* **Brano scelto**
┏━━

Umba appena tornato dal primo allenamento si è avvicinato a Giovanni Ellena: «Sai che sono appena caduto?». Ellena sorride come prima reazione. «Pensa che Bernal alla prima uscita con noi cadde dopo un paio di rotonde. Visti i precedenti, direi che promette bene, no?»

Ora noi possiamo immaginare gli occhi dei suoi genitori quando lo hanno salutato, li possiamo immaginare perché di sicuro somigliano molto agli occhi di Santiago mentre guarda Savio ed Ellena. «Mi trovo nel luogo in cui avrei sempre voluto trovarmi. Quando ho firmato il contratto avevo diciassette anni e mi hanno dovuto supportare i miei genitori, ma io dopo quella firma mi sentivo già qui. Capisci cosa intendo?». Lo capiamo noi e lo capisce anche Gianni Savio che gli mette una mano sulla spalla e inizia a parlare, a voce più bassa. «Questa è la tua intervista e sei arrivato qui da una manciata di ore. So che sei stanco e non vedi l’ora di andare in camera a riposare. Ricordati di questa intervista perché ne farai tante altre e racconterai tanto di te, tutto quello che vorrai. Ricorda questa intervista perché diventerai un grande. Ci proviamo? Scommettiamo? Ora vai a riposare. Domani ricomincerà tutto e tu sarai pronto».

Foto: Luigi Sestili


La storia di Natnael Tesfatsion

Il suo vero nome è Natnael Tesfatsion, ma in Androni Giocattoli Sidermec per tutti è “Natalino”. I massaggiatori ci raccontano che dopo vari tentativi e vari nomi sbagliati, glielo hanno chiesto: «Ti piace Natalino?», lui ha acconsentito e da allora il suo nome è quello.

Natnael è esattamente come potete immaginarvelo: tantissimi capelli ricci e un sorriso solare che si intravede anche dietro la mascherina. Ci racconta subito che non parla molto bene l’inglese ma, in compenso, conosce molte parole italiane. «Dopo la colonizzazione molti termini sono rimasti anche nel nostro linguaggio. Per esempio tutti quelli che riguardano la bicicletta: freno, manubrio, forcella, catena, rapporti. Non solo: anche scarpe e ciabatte. La prima volta che sono sceso a cenare in ciabatte i miei compagni ridevano e scherzavano, mi prendevano in giro. Li ho avvertiti: guardate che ho capito, so cosa sono le ciabatte». Racconta e sorride.

┗━━

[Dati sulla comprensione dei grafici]
┏━━

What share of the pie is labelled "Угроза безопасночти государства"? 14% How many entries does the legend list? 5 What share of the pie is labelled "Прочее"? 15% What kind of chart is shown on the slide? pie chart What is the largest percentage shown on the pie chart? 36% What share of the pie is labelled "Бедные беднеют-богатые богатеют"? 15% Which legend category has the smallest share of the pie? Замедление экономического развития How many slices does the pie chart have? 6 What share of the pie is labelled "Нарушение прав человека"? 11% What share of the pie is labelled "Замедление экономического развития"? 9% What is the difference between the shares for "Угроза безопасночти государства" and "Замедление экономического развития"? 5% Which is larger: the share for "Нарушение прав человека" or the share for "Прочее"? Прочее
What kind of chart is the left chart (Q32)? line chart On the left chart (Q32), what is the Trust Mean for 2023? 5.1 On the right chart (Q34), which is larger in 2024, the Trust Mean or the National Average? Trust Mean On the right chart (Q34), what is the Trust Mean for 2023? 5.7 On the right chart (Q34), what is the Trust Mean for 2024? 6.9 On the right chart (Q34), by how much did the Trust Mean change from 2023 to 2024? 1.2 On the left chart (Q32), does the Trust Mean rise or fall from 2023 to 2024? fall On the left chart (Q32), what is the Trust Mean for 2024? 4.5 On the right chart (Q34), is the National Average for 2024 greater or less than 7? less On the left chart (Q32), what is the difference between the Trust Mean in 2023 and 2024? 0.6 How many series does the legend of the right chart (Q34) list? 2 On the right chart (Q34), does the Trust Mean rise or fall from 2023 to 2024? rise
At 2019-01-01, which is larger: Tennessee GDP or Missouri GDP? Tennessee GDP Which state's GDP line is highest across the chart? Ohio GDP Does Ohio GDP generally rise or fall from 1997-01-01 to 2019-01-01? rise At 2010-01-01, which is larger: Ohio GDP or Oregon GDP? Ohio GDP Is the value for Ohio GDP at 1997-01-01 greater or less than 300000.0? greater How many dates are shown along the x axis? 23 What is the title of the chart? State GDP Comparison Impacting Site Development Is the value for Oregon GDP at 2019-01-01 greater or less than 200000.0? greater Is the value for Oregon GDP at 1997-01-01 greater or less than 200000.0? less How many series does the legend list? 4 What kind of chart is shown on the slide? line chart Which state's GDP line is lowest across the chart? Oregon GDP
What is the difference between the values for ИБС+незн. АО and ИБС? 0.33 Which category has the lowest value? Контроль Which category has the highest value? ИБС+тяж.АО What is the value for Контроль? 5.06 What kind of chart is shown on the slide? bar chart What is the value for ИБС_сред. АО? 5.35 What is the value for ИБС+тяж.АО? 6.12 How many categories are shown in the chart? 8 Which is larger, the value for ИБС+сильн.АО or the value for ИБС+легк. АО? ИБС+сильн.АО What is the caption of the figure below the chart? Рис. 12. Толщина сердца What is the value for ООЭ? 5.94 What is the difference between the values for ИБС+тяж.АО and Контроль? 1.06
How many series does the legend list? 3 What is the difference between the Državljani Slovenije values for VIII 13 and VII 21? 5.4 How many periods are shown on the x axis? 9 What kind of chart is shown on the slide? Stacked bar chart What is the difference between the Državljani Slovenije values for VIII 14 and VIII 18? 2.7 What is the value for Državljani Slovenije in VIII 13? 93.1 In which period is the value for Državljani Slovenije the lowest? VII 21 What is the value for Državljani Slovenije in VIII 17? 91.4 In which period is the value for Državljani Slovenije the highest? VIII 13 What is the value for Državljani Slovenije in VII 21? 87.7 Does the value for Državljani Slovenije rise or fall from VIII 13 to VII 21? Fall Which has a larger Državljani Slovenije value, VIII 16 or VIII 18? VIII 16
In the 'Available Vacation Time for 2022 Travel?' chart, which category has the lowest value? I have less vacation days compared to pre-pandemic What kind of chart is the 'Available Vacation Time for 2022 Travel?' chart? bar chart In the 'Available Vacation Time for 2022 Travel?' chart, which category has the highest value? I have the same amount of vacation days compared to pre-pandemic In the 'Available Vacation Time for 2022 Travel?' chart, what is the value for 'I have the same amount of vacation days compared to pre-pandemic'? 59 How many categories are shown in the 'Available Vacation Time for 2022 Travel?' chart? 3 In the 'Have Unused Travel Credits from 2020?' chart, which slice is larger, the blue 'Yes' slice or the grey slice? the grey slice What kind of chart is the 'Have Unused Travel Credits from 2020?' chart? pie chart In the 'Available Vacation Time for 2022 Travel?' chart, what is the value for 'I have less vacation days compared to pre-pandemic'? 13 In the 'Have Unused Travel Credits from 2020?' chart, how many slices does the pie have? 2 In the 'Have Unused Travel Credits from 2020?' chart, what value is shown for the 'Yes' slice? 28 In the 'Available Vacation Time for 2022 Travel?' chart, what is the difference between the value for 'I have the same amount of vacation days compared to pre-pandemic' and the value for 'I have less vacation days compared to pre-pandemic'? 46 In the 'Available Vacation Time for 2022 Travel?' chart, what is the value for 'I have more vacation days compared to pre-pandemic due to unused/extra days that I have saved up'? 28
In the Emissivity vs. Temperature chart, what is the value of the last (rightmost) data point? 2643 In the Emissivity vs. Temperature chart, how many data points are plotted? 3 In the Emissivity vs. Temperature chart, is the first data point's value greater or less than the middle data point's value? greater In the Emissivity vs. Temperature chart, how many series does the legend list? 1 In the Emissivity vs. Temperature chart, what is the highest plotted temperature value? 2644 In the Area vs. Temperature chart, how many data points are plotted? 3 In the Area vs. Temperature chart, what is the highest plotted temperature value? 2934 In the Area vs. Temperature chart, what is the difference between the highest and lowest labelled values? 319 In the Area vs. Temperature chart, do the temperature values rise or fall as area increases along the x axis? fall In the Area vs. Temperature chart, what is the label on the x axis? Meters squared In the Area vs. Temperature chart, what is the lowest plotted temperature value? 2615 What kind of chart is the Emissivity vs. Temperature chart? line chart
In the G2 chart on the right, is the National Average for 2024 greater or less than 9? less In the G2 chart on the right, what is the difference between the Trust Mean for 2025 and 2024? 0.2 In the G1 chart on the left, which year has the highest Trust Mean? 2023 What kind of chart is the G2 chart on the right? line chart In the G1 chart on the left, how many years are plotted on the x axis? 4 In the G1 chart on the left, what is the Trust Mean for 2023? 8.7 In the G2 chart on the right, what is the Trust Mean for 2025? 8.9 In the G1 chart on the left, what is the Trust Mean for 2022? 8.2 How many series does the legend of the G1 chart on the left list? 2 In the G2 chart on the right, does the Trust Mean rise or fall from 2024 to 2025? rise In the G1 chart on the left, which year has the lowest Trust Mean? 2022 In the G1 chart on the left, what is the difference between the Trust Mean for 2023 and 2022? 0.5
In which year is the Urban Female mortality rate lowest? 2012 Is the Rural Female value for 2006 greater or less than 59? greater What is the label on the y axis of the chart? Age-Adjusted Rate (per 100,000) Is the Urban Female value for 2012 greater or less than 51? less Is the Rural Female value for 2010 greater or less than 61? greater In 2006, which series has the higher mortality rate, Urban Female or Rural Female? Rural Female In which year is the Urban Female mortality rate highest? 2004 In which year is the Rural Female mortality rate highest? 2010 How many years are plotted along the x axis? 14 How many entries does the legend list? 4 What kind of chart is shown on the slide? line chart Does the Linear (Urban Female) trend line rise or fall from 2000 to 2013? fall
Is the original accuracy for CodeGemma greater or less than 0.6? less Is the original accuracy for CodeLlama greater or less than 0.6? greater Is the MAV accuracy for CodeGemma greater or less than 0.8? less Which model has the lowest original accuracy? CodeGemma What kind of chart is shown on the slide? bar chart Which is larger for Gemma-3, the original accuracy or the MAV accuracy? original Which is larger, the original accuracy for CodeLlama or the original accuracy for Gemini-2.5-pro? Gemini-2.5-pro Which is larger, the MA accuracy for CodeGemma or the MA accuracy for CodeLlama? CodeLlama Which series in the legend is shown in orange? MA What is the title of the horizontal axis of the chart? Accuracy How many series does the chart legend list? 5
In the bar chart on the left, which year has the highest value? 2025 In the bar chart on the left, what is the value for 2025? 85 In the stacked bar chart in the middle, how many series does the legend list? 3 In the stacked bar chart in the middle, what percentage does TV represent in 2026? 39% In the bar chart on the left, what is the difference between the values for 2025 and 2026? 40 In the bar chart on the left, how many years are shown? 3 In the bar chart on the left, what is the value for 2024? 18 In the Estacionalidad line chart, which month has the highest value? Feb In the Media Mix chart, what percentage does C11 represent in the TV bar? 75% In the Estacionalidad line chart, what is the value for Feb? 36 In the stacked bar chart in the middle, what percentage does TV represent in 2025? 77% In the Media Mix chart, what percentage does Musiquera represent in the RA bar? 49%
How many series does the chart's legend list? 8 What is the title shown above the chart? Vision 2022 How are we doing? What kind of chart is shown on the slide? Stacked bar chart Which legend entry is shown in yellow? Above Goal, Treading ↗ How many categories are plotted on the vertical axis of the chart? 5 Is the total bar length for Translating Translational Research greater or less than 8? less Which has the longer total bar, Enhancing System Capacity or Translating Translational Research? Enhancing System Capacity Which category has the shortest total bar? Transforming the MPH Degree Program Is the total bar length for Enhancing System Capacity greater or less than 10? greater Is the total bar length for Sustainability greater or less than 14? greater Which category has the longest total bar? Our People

┗━━

* **Consegne**
1. Per ciascuna affermazione indica se concorda con il brano, rispondendo sì o no e citando alla lettera le parole del brano che lo stabiliscono: (a) Umba ha detto a Giovanni Ellena di essere caduto; (b) Santiago ha firmato il contratto a diciotto anni; (c) Natnael parla molto bene l’inglese.
2. Per favore, trascrivi dal brano il passo che inizia con le parole «Il suo vero» e si ferma dopo le parole «nome è quello.».
Le righe non hanno alcun ruolo in questo esercizio.

* **Soluzioni**
1.
(a) Sì: «Sai che sono appena caduto?»
(b) No: «Quando ho firmato il contratto avevo diciassette anni»
(c) No: «non parla molto bene l’inglese»

2.
Il suo vero nome è Natnael Tesfatsion, ma in Androni Giocattoli Sidermec per tutti è “Natalino”. I massaggiatori ci raccontano che dopo vari tentativi e vari nomi sbagliati, glielo hanno chiesto: «Ti piace Natalino?», lui ha acconsentito e da allora il suo nome è quello.